If you see a picture in the data below, omit it and copy the rest exactly.

# SUPPLIED DATA:

###

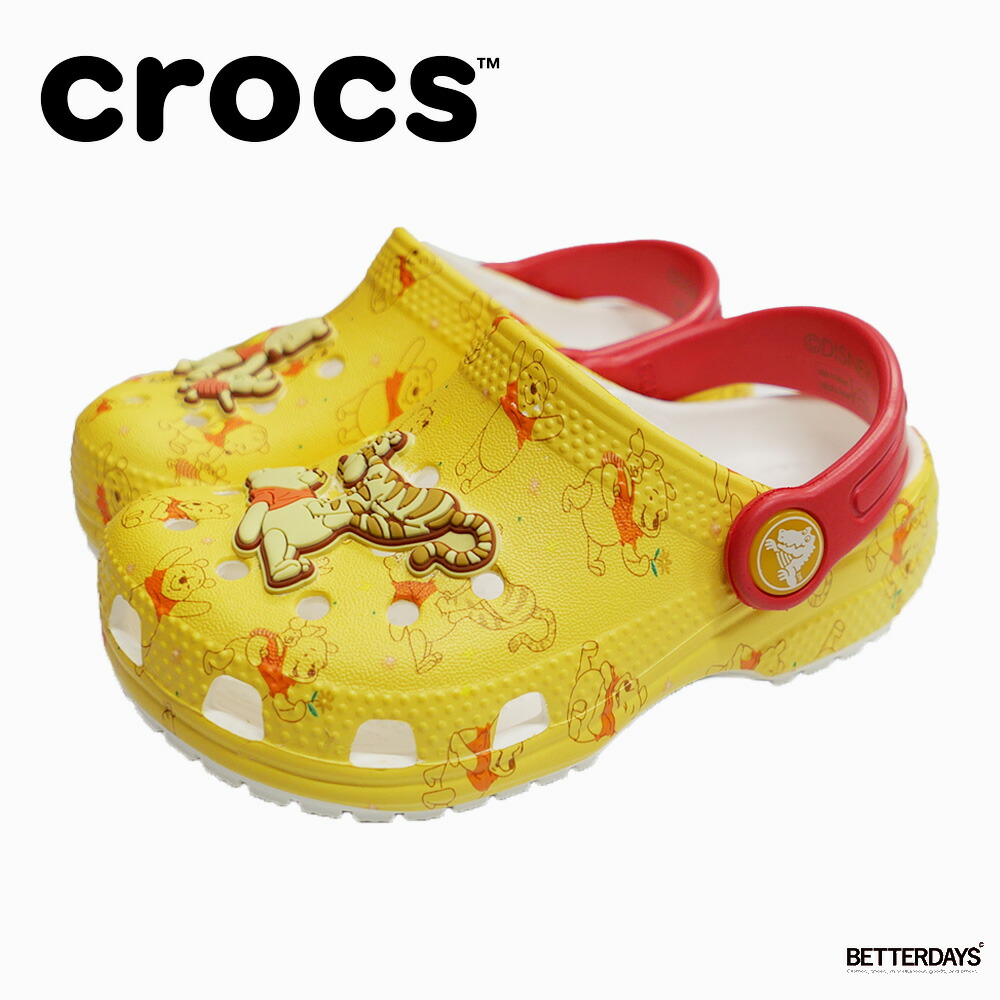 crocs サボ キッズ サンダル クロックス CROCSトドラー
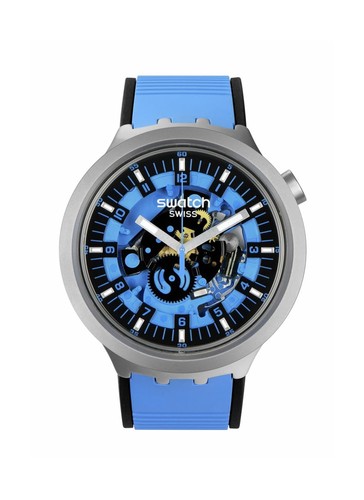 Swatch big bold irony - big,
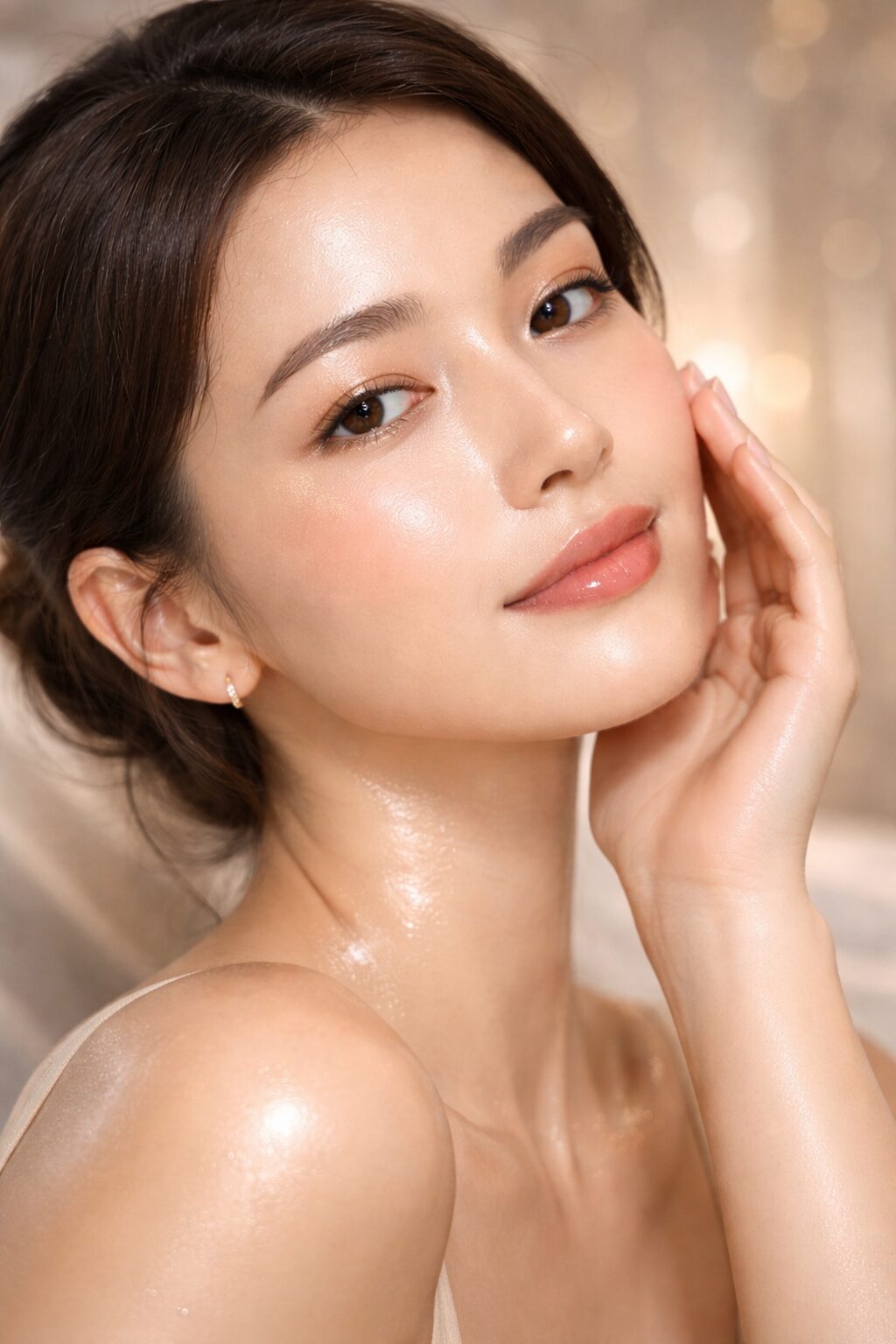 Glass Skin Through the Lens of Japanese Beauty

###

# RESULT OF THIS EXERCISE:
 crocs サボ キッズ サンダル クロックス CROCSトドラー
 Swatch big bold irony - big,
 Glass Skin Through the Lens of Japanese Beauty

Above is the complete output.